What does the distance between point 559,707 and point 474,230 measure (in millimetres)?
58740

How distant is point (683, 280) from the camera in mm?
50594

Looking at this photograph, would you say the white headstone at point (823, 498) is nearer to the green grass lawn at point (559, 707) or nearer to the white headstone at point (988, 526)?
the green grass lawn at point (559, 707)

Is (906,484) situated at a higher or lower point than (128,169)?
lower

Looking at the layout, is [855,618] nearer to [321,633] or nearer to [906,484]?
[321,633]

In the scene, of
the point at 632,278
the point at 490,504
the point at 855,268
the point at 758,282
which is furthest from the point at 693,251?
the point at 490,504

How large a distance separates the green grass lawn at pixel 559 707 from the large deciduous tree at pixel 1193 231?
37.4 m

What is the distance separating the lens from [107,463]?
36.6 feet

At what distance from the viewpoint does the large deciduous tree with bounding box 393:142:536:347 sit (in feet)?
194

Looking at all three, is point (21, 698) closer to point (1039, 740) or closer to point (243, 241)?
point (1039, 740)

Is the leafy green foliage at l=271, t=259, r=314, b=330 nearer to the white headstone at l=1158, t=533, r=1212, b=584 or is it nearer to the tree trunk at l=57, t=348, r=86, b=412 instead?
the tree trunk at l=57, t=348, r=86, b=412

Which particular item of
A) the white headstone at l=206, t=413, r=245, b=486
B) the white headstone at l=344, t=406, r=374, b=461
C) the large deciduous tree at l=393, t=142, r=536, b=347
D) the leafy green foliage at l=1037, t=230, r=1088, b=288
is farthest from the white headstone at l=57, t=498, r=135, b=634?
━━━━━━━━━━━━━━━━━━━━━━━━━━━━━━
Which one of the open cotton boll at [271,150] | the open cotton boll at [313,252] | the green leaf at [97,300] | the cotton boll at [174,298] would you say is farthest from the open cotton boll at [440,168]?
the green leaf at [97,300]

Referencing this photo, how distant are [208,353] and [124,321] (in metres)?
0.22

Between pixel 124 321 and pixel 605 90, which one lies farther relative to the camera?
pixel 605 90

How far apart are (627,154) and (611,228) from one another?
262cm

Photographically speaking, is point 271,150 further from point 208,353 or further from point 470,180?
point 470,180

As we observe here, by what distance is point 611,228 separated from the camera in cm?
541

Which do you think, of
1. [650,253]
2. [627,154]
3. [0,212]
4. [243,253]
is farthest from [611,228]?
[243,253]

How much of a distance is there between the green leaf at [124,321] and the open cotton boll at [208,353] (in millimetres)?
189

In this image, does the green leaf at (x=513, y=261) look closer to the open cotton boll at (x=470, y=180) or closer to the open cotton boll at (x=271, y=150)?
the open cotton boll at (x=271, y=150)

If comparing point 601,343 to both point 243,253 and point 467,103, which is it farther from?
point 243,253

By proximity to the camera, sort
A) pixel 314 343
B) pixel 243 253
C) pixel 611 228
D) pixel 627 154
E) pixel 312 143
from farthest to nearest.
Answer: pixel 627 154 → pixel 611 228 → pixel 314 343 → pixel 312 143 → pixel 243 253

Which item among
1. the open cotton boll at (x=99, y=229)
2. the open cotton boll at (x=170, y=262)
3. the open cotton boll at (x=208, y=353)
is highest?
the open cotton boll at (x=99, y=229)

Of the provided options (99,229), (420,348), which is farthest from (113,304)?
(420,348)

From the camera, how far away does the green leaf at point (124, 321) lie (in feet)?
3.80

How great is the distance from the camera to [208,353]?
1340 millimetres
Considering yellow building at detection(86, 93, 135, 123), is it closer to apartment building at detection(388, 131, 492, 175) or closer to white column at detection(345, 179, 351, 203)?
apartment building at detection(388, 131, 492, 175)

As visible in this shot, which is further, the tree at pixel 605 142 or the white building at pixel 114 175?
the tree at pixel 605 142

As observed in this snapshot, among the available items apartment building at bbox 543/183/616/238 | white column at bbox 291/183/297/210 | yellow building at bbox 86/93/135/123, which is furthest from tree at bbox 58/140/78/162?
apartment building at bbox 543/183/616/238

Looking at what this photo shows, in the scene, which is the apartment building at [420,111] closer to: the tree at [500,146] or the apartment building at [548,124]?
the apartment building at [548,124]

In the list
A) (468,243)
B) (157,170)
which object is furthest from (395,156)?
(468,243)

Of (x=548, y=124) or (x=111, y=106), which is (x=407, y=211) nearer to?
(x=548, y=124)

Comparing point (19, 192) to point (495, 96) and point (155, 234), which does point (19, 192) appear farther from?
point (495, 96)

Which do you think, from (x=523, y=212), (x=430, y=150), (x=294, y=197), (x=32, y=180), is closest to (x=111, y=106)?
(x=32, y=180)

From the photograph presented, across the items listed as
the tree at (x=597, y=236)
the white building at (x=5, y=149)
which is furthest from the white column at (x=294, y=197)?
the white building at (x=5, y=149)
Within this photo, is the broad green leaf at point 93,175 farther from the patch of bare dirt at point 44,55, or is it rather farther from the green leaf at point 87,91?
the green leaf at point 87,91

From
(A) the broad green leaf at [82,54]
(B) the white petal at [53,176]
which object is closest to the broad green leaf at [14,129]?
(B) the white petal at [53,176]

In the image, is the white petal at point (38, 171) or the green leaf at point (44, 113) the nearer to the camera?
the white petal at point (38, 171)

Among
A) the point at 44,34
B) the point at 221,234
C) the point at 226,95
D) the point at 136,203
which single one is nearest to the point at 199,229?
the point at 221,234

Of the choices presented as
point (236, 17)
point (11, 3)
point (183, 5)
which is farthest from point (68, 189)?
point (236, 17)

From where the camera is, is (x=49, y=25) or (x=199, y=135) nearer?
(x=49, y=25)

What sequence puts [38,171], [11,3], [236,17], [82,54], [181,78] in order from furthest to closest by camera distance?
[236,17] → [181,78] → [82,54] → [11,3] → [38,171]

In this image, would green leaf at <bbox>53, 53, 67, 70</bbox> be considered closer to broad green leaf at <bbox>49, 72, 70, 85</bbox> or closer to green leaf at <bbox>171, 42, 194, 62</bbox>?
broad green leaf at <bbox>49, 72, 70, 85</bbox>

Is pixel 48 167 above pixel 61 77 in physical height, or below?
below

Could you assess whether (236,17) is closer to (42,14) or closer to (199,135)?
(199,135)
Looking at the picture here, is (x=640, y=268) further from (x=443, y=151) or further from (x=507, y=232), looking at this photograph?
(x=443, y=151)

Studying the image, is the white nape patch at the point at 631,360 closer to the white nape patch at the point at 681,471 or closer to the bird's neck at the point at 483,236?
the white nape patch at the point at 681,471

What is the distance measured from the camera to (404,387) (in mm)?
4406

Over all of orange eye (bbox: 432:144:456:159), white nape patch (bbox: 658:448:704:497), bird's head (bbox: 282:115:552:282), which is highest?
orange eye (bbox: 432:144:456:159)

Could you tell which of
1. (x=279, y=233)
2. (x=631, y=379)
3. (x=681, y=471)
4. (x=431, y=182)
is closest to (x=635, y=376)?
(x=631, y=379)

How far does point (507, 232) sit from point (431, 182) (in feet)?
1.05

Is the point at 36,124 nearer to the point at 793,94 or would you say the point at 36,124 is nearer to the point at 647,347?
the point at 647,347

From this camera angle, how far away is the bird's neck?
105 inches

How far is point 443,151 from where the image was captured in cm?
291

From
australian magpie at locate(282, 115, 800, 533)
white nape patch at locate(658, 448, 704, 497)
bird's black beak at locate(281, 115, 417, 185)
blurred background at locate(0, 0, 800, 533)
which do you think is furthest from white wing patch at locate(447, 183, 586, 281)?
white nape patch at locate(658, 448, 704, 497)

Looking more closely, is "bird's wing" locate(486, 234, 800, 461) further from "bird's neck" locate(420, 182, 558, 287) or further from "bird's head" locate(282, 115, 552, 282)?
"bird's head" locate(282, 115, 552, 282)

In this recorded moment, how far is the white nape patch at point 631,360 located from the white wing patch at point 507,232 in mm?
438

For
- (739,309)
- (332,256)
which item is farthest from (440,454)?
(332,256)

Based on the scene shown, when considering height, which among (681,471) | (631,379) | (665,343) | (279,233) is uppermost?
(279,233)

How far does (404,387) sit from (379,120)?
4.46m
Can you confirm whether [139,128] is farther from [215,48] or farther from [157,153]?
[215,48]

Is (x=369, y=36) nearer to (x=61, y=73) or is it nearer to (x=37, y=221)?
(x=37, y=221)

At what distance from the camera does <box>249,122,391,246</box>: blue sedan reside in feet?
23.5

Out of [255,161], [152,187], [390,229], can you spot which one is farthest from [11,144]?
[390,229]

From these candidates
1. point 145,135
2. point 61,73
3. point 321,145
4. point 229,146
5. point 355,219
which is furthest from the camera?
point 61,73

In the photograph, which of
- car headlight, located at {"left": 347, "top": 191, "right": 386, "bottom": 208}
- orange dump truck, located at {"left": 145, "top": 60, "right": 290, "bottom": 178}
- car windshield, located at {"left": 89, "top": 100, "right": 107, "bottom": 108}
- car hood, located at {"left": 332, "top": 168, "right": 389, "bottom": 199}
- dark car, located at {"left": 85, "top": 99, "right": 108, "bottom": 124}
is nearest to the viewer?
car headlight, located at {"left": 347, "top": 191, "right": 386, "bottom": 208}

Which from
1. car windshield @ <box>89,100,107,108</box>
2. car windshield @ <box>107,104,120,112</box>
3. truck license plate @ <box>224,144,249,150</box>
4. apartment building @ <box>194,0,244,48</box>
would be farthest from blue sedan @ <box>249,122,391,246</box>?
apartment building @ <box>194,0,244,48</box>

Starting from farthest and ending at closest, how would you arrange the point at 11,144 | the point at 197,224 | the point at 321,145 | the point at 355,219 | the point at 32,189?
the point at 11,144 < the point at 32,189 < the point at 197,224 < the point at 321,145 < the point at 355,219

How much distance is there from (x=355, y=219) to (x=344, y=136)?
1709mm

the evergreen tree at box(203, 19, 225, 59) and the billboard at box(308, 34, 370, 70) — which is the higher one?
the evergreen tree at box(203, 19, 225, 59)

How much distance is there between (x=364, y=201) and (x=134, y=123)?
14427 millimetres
━━━━━━━━━━━━━━━━━━━━━━━━━━━━━━
■ GIVEN REQUEST
Copy out the rows above word for word, everything from the line containing "Is the leafy" down to the line containing "is farthest from the white", including both of those lines.

■ FULL OUTPUT
Is the leafy green foliage at l=271, t=259, r=314, b=330 nearer to the white headstone at l=1158, t=533, r=1212, b=584 or is it nearer to the tree trunk at l=57, t=348, r=86, b=412 instead?
the tree trunk at l=57, t=348, r=86, b=412

Which particular item of
A) the white headstone at l=206, t=413, r=245, b=486
B) the white headstone at l=344, t=406, r=374, b=461
C) the large deciduous tree at l=393, t=142, r=536, b=347
D) the leafy green foliage at l=1037, t=230, r=1088, b=288
is farthest from the white headstone at l=57, t=498, r=135, b=634?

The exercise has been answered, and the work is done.